CONSIGNES:
A) Recopiez le passage de l'extrait sur le dommage subi par la caisse, en commençant par "En cas de faillite, le" et en poursuivant jusqu'à "2.2 et la référence).".
B) D'après l'extrait, quel jour le dommage subi par la caisse est-il réputé survenu en cas de faillite ?

EXTRAIT:
++++
3.2 Il résulte de la jurisprudence rendue à propos de l’art. 52 al. 3 aLAVS, les éléments qui suivent.
En cas de faillite, le dommage se produit en raison de l'impossibilité pour la caisse de récupérer les cotisations dans la procédure ordinaire de recouvrement. Le dommage subi par la caisse est réputé être survenu le jour de la faillite ; le jour de la survenance du dommage marque celui de la naissance de la créance en réparation et la date à partir de laquelle court le délai absolu (ATF 129 V 193 consid. 2.2 et la référence).
Le dommage survient également lors de la délivrance d’un acte de défaut de biens (Office fédéral des assurances sociales [ci-après : OFAS], Directives sur la perception des cotisations dans l’AVS, AI et APG [ci-après : DP], état au 1er janvier 2024, n. 8020). La délivrance d'un acte de défaut de biens établit l'insolvabilité du débiteur. Cela ne signifie toutefois pas uniquement que le débiteur ne peut pas s'acquitter de la créance qui a fait l'objet de l'acte de défaut de biens mais suppose aussi qu'il n'a pas les moyens de payer les autres créances ouvertes qui n'ont fait l'objet d'aucune poursuite. Le créancier peut donc agir contre les organes du débiteur afin d'obtenir le paiement de tout ce que celui-ci lui doit, soit non seulement le montant constaté par l'acte de défaut de biens mais également l'entier des créances ouvertes (arrêt du Tribunal fédéral 9C_115/2021 du 16 décembre 2021 consid. 3.1 et la référence).
++++
DONNÉES EXTRAITES:
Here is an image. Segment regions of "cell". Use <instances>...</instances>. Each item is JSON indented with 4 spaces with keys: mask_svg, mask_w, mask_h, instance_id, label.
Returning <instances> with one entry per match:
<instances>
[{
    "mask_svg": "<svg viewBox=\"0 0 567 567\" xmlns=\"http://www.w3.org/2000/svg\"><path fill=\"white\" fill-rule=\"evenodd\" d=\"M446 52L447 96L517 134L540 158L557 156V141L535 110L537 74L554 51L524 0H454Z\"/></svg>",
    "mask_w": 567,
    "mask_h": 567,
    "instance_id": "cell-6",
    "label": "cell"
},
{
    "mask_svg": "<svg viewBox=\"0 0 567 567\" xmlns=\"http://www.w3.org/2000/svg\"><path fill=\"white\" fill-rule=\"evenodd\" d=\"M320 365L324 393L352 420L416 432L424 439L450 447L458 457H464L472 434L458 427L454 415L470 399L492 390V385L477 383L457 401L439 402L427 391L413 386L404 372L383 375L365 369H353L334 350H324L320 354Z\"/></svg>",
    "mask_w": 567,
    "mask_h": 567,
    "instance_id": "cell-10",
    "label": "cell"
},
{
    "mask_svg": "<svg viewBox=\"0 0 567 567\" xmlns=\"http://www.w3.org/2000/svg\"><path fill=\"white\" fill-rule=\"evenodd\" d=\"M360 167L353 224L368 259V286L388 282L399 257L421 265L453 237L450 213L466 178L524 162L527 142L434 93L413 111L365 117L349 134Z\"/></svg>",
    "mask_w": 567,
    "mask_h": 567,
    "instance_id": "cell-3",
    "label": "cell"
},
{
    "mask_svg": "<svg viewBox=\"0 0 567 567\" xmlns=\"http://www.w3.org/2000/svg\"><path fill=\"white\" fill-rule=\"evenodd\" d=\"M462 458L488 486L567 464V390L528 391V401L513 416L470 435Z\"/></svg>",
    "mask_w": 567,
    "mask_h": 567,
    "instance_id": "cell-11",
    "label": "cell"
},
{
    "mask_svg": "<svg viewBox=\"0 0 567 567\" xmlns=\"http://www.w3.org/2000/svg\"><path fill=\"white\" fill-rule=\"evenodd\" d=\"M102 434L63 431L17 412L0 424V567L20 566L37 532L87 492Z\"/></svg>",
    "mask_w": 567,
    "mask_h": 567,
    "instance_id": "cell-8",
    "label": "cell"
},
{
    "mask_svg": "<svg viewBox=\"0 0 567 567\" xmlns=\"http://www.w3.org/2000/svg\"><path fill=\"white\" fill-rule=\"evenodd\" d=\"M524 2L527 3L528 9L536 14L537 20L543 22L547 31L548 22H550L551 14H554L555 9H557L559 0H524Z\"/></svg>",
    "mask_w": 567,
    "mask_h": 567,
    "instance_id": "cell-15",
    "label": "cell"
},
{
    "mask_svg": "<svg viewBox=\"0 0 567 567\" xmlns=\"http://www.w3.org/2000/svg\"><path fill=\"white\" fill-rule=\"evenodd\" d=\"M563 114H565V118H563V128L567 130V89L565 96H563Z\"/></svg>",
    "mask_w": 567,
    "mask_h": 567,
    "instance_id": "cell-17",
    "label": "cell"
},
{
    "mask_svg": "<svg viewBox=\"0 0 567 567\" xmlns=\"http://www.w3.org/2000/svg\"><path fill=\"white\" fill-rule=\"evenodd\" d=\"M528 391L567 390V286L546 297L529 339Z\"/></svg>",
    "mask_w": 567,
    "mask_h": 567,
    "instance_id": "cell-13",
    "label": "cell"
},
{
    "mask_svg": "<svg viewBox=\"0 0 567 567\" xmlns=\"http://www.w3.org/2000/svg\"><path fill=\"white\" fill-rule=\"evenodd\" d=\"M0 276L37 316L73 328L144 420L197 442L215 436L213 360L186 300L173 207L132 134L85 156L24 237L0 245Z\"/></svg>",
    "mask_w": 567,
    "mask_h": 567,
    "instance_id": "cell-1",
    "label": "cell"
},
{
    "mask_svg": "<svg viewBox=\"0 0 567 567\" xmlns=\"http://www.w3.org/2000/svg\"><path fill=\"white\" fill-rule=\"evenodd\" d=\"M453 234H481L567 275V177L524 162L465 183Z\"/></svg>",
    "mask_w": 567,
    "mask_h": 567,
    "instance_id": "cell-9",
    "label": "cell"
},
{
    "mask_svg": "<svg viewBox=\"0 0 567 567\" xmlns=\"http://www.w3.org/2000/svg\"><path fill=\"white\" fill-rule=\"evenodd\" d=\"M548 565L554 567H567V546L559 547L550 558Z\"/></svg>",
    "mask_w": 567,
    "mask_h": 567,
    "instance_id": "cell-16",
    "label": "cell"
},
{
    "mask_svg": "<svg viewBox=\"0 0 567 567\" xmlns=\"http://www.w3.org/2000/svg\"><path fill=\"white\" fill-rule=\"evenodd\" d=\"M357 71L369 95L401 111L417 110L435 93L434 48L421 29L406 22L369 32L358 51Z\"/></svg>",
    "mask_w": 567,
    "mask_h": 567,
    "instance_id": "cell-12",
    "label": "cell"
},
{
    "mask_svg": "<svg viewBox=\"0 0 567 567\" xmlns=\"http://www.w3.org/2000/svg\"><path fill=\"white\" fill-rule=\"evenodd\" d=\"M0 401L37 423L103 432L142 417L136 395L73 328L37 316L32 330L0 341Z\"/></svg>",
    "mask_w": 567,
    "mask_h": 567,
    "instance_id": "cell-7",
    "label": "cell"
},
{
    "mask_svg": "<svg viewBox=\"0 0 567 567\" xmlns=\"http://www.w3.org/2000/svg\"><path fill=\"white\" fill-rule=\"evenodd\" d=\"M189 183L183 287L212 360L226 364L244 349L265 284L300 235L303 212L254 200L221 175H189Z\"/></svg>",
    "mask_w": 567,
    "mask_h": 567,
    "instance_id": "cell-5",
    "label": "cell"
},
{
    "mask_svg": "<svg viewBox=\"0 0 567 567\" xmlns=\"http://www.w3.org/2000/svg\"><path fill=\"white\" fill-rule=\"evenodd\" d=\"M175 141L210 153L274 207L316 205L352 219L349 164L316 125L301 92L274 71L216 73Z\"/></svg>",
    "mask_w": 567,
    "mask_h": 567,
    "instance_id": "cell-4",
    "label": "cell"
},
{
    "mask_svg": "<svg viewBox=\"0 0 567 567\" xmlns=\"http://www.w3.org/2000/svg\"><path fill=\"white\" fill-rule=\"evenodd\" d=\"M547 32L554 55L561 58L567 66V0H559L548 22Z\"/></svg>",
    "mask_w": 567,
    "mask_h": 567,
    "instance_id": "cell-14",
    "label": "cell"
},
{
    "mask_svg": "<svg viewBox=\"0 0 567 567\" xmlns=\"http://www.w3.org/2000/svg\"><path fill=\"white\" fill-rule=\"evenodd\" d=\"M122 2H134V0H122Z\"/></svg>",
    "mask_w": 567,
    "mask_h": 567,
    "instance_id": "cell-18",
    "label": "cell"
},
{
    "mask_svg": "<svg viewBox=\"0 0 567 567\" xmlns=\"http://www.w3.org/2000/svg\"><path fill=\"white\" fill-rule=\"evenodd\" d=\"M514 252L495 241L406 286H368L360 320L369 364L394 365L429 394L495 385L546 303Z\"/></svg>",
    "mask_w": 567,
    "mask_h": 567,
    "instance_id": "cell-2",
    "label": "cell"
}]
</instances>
++++
RÉPONSES:
A)
En cas de faillite, le dommage se produit en raison de l'impossibilité pour la caisse de récupérer les cotisations dans la procédure ordinaire de recouvrement. Le dommage subi par la caisse est réputé être survenu le jour de la faillite ; le jour de la survenance du dommage marque celui de la naissance de la créance en réparation et la date à partir de laquelle court le délai absolu (ATF 129 V 193 consid. 2.2 et la référence).

B) Le jour de la faillite.